2つ目は、生活習慣病の発症・進行予防は早めの対応が重要ということ。生活習慣病は初期の段階では自覚症状はないが、徐々に血管が傷んで数年後には要介護や死亡の原因となる脳血管疾患や心疾患、及び糖尿病の合併症が出現してしまう。「自覚症状が無くても、生活習慣病のリスクがみられたら、早めに対応することが大切です」と三井田氏。

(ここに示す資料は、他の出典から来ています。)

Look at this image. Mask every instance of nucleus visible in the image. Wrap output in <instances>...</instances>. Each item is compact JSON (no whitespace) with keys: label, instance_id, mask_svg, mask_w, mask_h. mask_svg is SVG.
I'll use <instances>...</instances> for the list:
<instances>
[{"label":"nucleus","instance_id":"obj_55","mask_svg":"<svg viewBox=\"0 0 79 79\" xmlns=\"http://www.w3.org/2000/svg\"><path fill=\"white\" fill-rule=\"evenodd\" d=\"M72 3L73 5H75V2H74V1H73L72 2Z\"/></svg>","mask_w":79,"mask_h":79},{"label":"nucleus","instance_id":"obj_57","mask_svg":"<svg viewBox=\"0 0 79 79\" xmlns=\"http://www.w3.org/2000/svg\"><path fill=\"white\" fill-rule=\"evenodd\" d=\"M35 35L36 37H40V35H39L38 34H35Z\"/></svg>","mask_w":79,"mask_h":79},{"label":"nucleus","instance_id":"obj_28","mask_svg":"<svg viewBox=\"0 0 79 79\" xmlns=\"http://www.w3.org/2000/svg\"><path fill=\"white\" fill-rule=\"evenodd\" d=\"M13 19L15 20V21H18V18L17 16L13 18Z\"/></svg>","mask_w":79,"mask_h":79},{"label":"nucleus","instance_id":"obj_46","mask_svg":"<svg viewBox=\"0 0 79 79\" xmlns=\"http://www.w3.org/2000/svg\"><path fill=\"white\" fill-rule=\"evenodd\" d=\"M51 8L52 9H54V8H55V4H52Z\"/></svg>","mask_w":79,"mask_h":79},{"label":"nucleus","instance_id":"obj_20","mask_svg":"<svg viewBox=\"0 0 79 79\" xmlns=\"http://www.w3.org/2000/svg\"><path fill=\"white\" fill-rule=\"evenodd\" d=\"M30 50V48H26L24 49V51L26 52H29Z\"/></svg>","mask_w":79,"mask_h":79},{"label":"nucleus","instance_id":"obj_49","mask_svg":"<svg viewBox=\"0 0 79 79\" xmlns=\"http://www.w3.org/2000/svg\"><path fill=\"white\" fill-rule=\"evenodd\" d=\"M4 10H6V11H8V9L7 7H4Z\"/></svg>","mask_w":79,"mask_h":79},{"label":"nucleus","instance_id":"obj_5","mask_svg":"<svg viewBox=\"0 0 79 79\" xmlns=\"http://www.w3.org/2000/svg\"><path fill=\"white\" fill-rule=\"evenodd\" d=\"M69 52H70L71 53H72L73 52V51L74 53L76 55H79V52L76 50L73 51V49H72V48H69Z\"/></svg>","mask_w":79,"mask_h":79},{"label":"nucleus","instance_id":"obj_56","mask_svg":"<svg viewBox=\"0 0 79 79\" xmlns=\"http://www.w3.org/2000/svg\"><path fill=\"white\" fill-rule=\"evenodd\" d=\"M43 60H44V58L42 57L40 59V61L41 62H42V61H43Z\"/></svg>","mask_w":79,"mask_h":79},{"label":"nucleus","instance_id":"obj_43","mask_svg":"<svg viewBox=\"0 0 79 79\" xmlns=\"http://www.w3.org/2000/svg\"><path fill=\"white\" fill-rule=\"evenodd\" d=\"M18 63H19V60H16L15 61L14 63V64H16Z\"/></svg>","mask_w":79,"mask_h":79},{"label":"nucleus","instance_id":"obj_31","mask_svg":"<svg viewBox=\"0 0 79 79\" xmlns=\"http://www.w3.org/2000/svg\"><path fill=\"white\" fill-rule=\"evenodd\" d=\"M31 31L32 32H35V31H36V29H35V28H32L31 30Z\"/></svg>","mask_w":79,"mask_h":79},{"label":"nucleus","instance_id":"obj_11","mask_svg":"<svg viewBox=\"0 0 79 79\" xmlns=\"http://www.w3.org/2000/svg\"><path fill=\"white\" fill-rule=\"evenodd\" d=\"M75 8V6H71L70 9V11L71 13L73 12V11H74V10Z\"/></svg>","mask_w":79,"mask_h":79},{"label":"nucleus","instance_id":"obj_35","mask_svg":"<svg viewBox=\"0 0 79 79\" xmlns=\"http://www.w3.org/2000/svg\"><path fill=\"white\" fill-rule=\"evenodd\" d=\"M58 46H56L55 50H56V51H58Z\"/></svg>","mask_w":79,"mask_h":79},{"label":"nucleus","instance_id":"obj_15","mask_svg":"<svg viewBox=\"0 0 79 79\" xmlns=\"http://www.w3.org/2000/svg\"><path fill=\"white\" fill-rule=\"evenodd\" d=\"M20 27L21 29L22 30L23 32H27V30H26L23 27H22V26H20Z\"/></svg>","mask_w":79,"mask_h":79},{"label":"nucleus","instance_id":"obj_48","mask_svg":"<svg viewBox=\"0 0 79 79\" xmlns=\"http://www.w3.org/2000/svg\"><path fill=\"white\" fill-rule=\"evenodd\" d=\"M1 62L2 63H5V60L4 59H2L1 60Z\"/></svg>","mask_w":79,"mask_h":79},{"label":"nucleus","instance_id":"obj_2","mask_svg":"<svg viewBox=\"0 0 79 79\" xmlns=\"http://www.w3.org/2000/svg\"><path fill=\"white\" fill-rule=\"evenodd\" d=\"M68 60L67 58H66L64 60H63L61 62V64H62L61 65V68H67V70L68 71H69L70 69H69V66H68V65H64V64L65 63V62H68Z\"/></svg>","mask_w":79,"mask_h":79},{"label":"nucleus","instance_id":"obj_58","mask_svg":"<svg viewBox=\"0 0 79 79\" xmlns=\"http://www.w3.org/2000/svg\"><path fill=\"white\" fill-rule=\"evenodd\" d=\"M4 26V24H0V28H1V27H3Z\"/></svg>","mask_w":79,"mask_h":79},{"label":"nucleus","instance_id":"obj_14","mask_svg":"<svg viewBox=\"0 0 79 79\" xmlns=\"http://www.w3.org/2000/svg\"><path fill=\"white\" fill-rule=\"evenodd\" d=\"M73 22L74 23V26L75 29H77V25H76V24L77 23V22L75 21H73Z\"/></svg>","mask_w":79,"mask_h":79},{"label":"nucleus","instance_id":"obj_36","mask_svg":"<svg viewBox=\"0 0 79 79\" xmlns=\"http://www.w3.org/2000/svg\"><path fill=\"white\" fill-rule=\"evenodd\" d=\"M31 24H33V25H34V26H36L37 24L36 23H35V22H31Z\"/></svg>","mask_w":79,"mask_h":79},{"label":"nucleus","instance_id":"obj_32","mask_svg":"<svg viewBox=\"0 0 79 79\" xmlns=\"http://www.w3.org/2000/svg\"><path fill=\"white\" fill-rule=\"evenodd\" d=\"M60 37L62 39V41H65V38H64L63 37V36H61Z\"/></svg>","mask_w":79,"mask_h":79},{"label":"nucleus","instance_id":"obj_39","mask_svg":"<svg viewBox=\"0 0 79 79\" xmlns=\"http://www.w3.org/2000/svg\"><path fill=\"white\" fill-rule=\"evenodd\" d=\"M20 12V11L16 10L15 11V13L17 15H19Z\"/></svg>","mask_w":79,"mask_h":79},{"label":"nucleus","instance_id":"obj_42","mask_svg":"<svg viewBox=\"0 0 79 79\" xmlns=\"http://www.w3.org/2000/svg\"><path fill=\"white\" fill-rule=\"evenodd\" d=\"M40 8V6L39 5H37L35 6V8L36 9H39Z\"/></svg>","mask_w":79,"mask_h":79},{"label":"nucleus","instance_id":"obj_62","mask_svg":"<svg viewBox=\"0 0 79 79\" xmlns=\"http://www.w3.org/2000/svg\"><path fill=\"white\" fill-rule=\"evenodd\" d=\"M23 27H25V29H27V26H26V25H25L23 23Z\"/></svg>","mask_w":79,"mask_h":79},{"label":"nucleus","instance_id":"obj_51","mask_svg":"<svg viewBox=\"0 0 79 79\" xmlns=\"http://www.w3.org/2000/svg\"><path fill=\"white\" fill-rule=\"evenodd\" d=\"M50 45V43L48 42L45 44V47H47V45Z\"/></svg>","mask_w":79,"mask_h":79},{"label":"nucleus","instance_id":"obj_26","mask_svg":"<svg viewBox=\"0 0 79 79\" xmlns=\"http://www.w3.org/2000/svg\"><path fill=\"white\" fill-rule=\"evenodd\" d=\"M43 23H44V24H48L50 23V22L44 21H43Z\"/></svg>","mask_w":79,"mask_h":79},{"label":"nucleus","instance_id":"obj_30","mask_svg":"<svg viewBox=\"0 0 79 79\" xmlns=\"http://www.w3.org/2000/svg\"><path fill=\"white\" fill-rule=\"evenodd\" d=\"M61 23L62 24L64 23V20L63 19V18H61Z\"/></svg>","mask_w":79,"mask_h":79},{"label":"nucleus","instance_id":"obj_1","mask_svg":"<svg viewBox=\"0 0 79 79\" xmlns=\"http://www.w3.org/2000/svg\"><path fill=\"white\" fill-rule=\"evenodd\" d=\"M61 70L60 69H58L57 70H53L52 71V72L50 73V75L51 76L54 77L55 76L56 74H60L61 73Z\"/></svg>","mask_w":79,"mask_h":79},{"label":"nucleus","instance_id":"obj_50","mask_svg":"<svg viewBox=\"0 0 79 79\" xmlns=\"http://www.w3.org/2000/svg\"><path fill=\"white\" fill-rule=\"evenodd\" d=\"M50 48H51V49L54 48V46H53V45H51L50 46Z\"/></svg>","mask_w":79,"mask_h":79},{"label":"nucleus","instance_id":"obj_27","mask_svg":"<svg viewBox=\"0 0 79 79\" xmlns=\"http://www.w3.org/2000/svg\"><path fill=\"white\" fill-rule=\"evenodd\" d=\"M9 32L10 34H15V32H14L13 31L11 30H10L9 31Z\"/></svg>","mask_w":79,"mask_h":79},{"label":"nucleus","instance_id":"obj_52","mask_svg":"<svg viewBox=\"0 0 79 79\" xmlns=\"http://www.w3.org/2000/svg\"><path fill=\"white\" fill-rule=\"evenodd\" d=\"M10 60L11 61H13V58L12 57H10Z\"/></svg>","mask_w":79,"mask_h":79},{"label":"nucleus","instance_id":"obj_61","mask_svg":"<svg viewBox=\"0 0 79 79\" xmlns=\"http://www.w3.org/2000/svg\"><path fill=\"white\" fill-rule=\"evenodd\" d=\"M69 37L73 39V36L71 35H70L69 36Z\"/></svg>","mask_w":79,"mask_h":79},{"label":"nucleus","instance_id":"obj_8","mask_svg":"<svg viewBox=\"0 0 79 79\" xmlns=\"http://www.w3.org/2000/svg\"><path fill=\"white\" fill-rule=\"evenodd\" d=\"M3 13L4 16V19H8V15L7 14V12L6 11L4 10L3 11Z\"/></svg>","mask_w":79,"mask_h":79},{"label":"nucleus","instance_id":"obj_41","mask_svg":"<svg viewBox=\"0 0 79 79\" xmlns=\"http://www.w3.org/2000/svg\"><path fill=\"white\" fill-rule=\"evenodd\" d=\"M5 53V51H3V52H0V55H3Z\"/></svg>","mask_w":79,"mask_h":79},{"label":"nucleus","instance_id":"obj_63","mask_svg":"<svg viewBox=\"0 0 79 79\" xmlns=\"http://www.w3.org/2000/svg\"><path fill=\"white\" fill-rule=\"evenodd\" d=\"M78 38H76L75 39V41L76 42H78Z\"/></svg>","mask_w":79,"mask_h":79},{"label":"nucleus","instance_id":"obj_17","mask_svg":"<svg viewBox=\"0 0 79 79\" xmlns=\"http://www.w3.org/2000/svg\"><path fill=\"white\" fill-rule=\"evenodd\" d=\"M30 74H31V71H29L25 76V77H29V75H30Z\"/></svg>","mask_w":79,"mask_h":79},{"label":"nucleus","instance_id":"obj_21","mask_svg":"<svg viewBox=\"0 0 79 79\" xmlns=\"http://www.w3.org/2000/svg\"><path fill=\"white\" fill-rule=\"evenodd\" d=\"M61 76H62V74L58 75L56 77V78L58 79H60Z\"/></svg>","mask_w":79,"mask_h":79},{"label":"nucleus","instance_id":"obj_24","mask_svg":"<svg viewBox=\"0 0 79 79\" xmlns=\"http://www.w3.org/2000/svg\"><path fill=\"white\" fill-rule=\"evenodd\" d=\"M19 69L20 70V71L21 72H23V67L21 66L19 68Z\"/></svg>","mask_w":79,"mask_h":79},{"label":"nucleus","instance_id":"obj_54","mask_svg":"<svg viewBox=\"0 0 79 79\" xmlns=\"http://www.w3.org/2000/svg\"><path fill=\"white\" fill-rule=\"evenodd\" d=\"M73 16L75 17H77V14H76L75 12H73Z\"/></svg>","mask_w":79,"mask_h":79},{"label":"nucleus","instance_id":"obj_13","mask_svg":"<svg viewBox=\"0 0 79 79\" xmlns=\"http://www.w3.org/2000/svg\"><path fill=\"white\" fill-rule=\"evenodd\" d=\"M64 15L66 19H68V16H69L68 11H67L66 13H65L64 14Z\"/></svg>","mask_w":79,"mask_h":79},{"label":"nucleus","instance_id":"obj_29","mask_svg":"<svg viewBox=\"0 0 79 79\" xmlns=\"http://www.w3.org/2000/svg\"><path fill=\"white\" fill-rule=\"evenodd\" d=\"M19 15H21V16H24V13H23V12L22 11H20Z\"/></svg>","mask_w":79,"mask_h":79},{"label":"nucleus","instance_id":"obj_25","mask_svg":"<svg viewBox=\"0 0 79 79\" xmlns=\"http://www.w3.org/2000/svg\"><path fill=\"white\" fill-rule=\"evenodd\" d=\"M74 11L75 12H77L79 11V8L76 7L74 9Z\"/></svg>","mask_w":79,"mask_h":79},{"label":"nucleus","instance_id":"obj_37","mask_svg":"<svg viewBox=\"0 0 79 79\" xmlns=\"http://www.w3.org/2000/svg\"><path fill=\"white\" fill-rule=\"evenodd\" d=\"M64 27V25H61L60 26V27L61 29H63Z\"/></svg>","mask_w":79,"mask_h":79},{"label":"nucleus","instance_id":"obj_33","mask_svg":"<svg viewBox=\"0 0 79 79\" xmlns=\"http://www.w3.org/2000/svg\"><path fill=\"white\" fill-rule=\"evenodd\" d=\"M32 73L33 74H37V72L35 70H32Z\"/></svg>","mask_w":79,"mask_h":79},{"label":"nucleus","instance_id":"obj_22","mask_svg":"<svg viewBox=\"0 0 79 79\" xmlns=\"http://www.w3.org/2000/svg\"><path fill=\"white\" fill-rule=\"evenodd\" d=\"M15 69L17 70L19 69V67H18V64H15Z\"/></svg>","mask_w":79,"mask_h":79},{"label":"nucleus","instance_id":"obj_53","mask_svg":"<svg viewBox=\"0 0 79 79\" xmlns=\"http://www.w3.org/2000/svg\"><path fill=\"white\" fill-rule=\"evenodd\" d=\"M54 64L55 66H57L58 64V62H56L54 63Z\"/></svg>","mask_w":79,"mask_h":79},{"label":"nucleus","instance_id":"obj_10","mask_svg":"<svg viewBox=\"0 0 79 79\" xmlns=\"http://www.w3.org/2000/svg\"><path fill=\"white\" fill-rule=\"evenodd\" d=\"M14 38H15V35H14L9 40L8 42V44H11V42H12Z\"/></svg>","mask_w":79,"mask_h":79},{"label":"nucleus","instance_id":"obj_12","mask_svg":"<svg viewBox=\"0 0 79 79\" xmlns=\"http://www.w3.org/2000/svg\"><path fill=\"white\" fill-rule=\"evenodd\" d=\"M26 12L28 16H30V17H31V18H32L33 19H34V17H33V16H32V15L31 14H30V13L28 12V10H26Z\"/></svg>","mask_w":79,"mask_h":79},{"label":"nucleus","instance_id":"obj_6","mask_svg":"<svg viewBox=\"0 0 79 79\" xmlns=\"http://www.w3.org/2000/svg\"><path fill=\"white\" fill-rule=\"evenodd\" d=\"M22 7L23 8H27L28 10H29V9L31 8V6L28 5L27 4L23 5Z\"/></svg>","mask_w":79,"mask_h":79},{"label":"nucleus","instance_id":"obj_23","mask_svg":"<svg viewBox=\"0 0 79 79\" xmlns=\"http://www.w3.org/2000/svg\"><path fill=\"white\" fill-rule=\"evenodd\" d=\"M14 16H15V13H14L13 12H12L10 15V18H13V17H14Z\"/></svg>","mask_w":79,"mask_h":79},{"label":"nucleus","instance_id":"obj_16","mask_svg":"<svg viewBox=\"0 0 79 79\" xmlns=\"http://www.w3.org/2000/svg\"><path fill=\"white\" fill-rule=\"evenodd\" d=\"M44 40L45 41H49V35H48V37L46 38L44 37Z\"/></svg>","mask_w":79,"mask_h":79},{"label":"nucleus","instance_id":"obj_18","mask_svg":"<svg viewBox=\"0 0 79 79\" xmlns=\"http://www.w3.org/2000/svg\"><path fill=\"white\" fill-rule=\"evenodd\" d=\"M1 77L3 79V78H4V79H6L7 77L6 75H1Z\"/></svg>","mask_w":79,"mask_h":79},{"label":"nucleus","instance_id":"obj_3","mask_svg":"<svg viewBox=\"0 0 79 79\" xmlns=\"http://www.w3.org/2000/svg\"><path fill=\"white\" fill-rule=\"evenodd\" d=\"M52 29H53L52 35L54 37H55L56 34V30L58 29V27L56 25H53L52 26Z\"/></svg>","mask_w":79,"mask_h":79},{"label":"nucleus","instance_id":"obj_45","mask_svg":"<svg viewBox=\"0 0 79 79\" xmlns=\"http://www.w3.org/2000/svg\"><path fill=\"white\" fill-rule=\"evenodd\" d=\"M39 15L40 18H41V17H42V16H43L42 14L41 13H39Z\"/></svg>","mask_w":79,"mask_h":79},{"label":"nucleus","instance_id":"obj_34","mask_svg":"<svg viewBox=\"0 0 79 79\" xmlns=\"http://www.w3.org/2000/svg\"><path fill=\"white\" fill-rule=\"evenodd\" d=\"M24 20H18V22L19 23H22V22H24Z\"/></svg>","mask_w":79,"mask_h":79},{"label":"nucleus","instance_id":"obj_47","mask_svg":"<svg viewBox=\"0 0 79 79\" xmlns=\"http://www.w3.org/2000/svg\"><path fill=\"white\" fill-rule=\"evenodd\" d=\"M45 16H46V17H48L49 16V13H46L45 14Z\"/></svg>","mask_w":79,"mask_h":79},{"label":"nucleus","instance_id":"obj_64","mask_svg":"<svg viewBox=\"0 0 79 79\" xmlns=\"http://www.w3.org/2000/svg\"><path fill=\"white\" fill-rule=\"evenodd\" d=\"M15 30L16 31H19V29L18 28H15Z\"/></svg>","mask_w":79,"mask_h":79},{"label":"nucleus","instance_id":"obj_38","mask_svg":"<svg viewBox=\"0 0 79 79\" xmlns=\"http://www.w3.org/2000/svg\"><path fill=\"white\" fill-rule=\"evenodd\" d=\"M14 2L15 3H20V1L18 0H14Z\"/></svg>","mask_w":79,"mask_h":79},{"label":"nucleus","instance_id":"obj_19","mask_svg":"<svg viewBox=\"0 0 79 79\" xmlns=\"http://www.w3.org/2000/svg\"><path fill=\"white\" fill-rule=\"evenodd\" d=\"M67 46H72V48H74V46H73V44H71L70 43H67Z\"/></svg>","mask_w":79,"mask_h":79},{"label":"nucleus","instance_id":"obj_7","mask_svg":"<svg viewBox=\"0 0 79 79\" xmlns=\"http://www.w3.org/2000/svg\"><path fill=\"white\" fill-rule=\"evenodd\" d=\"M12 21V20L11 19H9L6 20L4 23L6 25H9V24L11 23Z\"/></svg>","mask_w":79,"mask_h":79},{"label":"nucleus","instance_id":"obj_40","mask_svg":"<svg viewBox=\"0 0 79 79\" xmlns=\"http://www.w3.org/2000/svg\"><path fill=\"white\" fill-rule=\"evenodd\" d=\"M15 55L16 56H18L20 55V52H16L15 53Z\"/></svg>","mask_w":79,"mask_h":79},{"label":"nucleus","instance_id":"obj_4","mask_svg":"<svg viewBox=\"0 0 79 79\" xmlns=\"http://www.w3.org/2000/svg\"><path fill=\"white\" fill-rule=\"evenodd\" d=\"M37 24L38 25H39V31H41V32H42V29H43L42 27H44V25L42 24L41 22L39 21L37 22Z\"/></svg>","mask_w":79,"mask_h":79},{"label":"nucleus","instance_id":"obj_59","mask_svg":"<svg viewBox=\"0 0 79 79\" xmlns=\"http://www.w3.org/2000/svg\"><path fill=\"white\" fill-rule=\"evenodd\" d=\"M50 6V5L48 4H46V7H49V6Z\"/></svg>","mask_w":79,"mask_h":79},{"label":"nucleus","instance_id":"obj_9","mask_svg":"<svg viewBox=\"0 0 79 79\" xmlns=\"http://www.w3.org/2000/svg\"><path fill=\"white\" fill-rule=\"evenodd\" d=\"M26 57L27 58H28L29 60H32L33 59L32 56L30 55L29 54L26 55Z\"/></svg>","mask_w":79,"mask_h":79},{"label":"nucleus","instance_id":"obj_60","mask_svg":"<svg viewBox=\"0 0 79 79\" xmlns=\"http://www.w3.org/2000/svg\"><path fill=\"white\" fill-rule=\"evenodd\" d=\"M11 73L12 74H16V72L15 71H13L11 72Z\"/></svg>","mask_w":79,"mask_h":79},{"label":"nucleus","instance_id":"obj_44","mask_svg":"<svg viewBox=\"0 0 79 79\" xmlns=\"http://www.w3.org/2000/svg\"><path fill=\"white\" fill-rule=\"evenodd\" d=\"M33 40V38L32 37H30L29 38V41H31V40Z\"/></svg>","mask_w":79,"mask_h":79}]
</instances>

3つ目は、生活習慣病の予防・改善には、生活習慣を見直すことが一番だということ。「以前は「成人病」と言われ、一定の年齢になると発症率が高いと考えられていましたが、現在は食事や運動、睡眠等の生活習慣が不適切な状態が積み重なると年齢に関係なく発症することから、「生活習慣病」になった。したがって、生活習慣病を予防・改善するためには、まずは自分の生活を振り返ることが第一です」と三井田氏。

4つ目は、生活習慣病を予防することは医療費や介護費用の削減につながるということ。生活習慣病を放置しておくと、様々な疾患を発症してしまう可能性がある。そうなった場合、医療費の負担が生じ、要介護状態になれば介護費用の負担も増加 する。これらの費用負担は自己負担もあれば国の負担もあり、いずれにしろ負担が増加すれば、家庭や国家の財政に悪影響を及ぼすだろう。

三井田氏は、この取組みを通して、一人でも多くの健康な柏崎市民を増やしていきたいという。まだ、この取組みを知らない市民もおり、周知方法の工夫や企業の働きかけなどでさらに参加者を増やしていきたいと抱負 を語った。